***** Material for the task *****

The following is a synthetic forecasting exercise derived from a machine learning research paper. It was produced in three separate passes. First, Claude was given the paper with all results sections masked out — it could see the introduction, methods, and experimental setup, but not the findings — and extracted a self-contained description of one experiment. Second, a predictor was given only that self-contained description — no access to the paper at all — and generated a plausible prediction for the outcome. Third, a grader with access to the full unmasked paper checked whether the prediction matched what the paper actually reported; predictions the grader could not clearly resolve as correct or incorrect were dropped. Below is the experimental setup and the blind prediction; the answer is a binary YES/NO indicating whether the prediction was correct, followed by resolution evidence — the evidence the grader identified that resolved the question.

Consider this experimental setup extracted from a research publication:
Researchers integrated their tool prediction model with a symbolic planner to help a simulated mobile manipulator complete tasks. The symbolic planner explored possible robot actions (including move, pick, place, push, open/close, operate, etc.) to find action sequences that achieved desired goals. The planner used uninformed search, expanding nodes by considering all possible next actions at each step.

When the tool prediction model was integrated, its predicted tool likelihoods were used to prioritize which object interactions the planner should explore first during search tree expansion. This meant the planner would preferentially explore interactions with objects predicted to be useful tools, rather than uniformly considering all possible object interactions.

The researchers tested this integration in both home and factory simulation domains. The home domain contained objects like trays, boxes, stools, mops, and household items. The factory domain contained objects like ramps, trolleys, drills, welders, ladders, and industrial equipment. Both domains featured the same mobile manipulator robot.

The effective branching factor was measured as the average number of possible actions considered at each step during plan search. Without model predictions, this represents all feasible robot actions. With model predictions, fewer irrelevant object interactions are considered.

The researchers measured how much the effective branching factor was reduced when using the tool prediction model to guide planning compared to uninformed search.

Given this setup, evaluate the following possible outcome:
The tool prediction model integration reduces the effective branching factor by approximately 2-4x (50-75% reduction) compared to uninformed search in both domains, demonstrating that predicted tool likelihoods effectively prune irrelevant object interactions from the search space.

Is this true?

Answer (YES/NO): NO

*****
***** Material for the task *****

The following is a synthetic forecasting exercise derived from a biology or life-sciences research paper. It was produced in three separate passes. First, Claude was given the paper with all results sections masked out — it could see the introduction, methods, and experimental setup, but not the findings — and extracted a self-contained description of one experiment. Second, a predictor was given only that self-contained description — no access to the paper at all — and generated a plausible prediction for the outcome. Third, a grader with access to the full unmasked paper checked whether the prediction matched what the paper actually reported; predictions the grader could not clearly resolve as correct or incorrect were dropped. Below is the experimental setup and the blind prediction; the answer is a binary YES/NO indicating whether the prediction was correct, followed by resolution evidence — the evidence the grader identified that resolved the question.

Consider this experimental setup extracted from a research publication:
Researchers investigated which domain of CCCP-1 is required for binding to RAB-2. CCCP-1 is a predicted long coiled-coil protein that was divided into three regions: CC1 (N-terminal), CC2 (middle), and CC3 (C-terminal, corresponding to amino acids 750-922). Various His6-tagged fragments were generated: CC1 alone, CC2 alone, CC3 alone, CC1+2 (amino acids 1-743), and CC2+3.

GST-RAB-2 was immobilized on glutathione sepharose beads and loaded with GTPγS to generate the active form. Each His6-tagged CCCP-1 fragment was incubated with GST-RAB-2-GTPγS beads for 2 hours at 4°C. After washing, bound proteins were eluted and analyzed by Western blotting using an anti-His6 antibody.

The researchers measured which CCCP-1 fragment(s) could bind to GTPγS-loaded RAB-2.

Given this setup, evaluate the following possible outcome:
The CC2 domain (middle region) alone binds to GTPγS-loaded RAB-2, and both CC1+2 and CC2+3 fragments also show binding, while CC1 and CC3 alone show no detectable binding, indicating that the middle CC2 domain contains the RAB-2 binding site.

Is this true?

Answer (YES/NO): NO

*****

= Problem details =
From the data above, return every line from the line that has "Researchers integrated their" up to and including the line that has "When the tool", exactly.

= Exercise response =
Researchers integrated their tool prediction model with a symbolic planner to help a simulated mobile manipulator complete tasks. The symbolic planner explored possible robot actions (including move, pick, place, push, open/close, operate, etc.) to find action sequences that achieved desired goals. The planner used uninformed search, expanding nodes by considering all possible next actions at each step.

When the tool prediction model was integrated, its predicted tool likelihoods were used to prioritize which object interactions the planner should explore first during search tree expansion. This meant the planner would preferentially explore interactions with objects predicted to be useful tools, rather than uniformly considering all possible object interactions.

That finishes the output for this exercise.